+243 859 360 592 info@deboutrdc.net
mardi, mars 2, 2021
DDH et JournalistePolitique

SUD-KIVU: La gestion du groupement de Miti qui échappe au gouvernement provincial

39views

C’est depuis plus de trois mois que les conflits sont rapportés au sujet de la gestion du groupement de Miti dans le territoire de Kabare dans la province du Sud-Kivu. En effet, il s’agit d’un conflit à mille et une ramifications qui a conduit à une division entre habitants et une quasi in gouvernabilité de ladite entité.

C’est ce qui a poussé certains habitants à initier une pétition contre le chef de groupement Chirimwami Kwigomba dit Mambé. 

Les signataires évoquent plusieurs griefs pour étoffer la pétition. Chirimwami Kwigomba est notamment accusé d’être à l’origine de l’insécurité persistante, les menaces de mort à l’endroit certains de ses administrés et défenseurs de droits humains, l’entretien des conflits entre habitants et les membres de sa famille, détournement des deniers publics, etc.

« En effet, depuis son accession à la tête du groupement de Miti, la population dudit groupement a connu un déséquilibre et vit dans une incertitude totale suite aux comportements indignes caractérisés par le manque d’amour à ses sujets. Suite à cela, il s’est transformé en un mercenaire, »peut-on lire dans une pétition du collège des défenseurs des droits humains et une partie de la population du groupement de Miti.

Kwigomba est également reproché d’être l’instigateur des arrestations arbitraires de défenseurs de droits humains et autres acteurs de la société civile signataires et/ou auteurs de ladite pétition. Le cas le plus frappant est de Cikuru Charly, un défenseur de droit de l’homme du groupement de Miti.

L’organisation de défense des droits humains Partenariat pour la Protection Intégrée PPI en sigle a même alerté à ce sujet.

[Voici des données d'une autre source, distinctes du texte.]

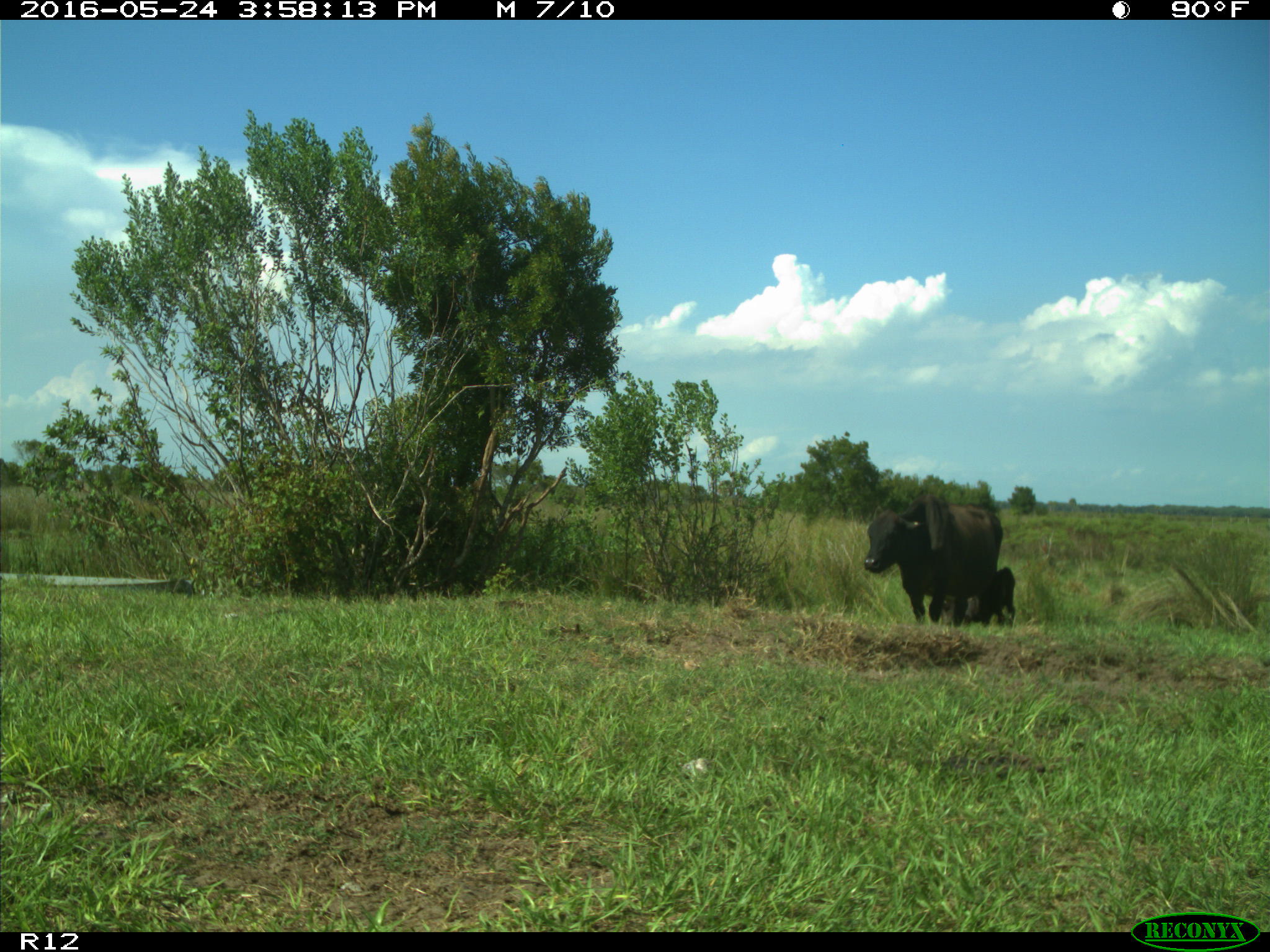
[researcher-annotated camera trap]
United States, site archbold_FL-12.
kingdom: Animalia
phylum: Chordata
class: Mammalia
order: Artiodactyla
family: Bovidae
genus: Bos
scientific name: Bos taurus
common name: domestic cow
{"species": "Bos taurus (domestic cow)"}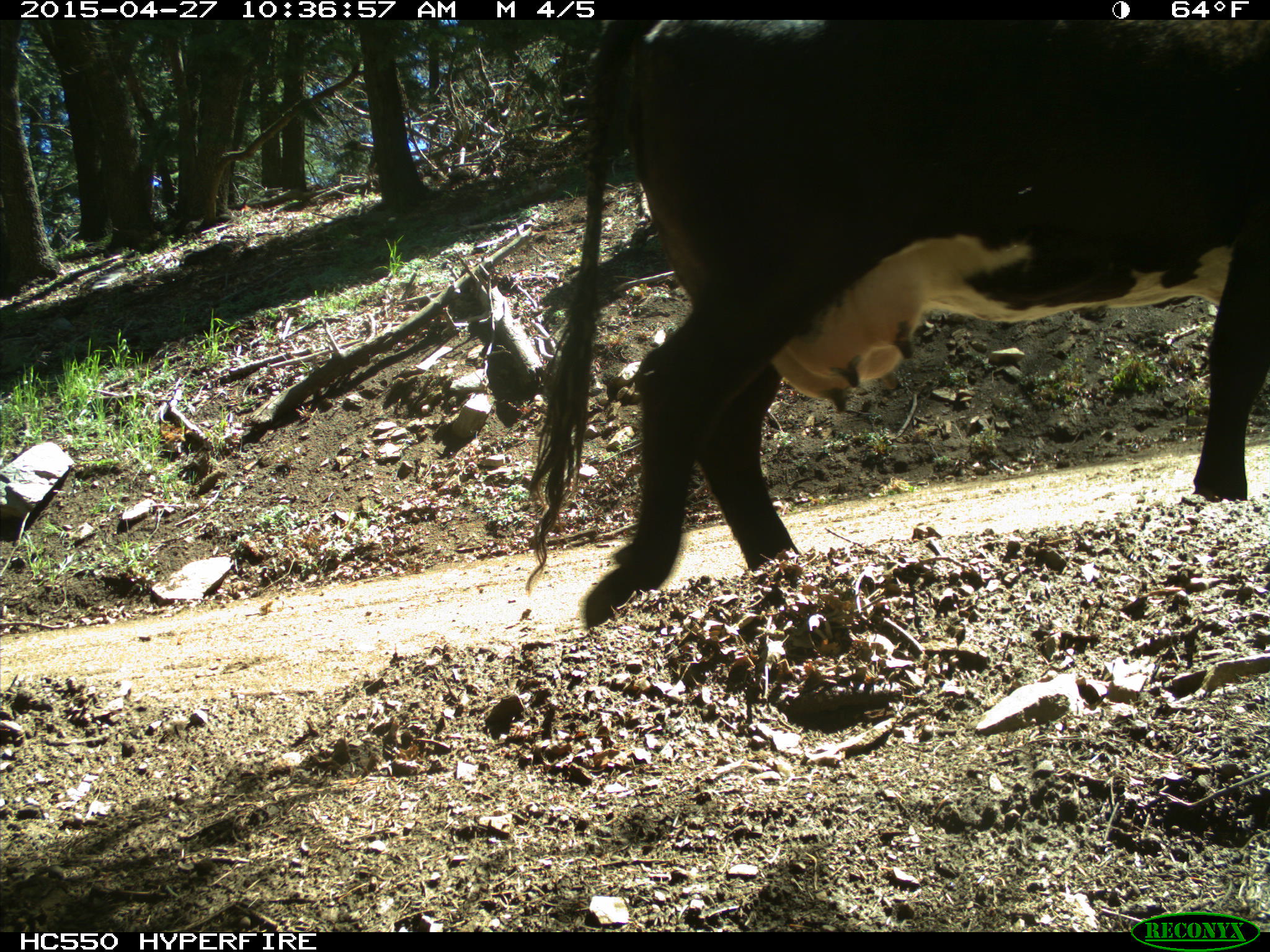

« D’après les informations parvenues à PPI, ce défenseur des droits humains a été arrêté par les éléments du Colonel Mongali et détenu au cachot de la police district du Lac-Kivu à Kavumu sur ordre du chef de Groupement de Miti, Monsieur Mambe. Il est reproché à ce DDH d’avoir apposé sa signature à une pétition en circulation visant la destitution dudit chef de groupement pour certains griefs parmi lesquels la mauvaise gestion et le détournement, » peut-on lire dans un communiqué de presse de l’ONGDH Partenariat pour la promotion intégrée.

Face à ces accusations, les autorités serraient saisies de la situation et certains habitants les accusent d’être de mèche et d’avoir reçu la corruption de la part du chef de groupement Cirimwami Kwingmba.

Parmi les autorités saisies, le Ministre Lwabandji Lwasi Ngabo en charge de la sécurité et affaires coutumières au Sud-Kivu aurait reçu une somme d’au moins 500 dollars américains pour taire le dossier. Contacté, ce dernier promet de donner des explications prochainement.

Egalement accusé d’avoir reçu une somme de plus de 500 dollars américains pour soutenir le chef de groupement mis en cause, le chef de la chefferie de Kabare reste évasif.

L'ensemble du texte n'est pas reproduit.